RECORDED DATA:

*** Block opens ***

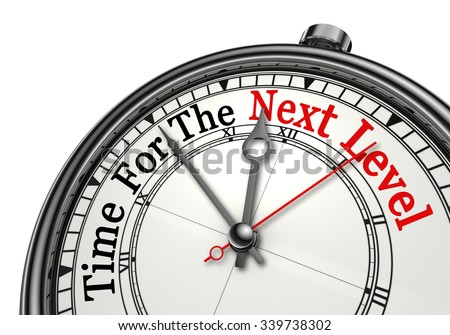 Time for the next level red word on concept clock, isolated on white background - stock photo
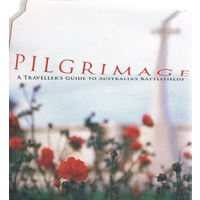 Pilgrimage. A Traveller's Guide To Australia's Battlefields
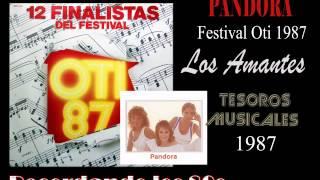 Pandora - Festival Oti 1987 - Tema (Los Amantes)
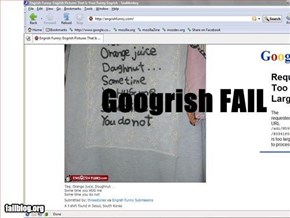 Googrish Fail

*** Block closes ***

WHAT IS REQUIRED:
Each line of the data above needs to be retyped as it is, without any picture.

SOLVED EXERCISE:
 Time for the next level red word on concept clock, isolated on white background - stock photo
 Pilgrimage. A Traveller's Guide To Australia's Battlefields
 Pandora - Festival Oti 1987 - Tema (Los Amantes)
 Googrish Fail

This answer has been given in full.